Benefits of escarole in different recipes

Once we know the properties of escarole, it’s time to discover how to use it in our everyday lives. Salads are the main dish that we can use it in. This also enables us to combine it with other fresh produce like tomatoes and onion. And, what’s more, this type of salad can be used to accompany meat (for example with a pork tenderloin and couscous) or fish. 

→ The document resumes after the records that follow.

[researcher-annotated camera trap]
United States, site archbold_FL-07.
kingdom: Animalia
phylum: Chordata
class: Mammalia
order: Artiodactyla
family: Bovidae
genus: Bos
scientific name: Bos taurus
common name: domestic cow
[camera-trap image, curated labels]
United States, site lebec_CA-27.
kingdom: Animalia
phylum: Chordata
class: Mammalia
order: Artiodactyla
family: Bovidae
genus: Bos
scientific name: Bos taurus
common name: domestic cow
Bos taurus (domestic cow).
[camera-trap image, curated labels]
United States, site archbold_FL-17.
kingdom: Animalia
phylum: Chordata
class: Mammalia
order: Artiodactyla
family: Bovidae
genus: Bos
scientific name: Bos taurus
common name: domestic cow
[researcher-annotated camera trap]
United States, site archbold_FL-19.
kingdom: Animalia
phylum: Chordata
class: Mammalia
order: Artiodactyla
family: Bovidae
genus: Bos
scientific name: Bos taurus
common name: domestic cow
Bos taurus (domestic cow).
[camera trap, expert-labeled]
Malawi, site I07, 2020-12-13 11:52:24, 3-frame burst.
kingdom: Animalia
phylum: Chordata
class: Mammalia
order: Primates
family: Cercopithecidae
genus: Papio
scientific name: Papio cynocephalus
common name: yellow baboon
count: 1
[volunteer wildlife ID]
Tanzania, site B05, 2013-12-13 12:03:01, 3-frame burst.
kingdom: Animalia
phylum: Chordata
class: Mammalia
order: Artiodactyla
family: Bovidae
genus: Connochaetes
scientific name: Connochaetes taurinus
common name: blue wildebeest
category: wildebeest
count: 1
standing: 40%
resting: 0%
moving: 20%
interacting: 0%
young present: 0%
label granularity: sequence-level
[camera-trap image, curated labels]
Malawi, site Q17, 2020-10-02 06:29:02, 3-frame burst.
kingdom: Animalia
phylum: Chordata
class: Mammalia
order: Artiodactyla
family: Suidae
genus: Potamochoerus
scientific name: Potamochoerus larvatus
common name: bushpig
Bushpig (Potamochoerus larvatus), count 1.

In terms of curly escarole, its properties are very similar to normal escarole, the main difference being its leaves or stems. In fact, a recipe that can be particularly striking is one that includes flat escarole, curly escarole, chicory, tuna, sunflower seeds, oil and salt, and a little Modena vinegar. 


Escarole, in addition, can be used in tortilla (Spanish omelette) You just need to wash it and drain it well, chop it and add to a sauté of finely chopped onions on a low heat. Since escarole reduces a lot during cooking, it won’t take too long. When cooked (but crunchy), it can be added with the onions to the eggs you have already beaten and continue the normal process of making a tortilla. Now all that is left to do is to try a healthy, yet versatile, food. Bon appetit!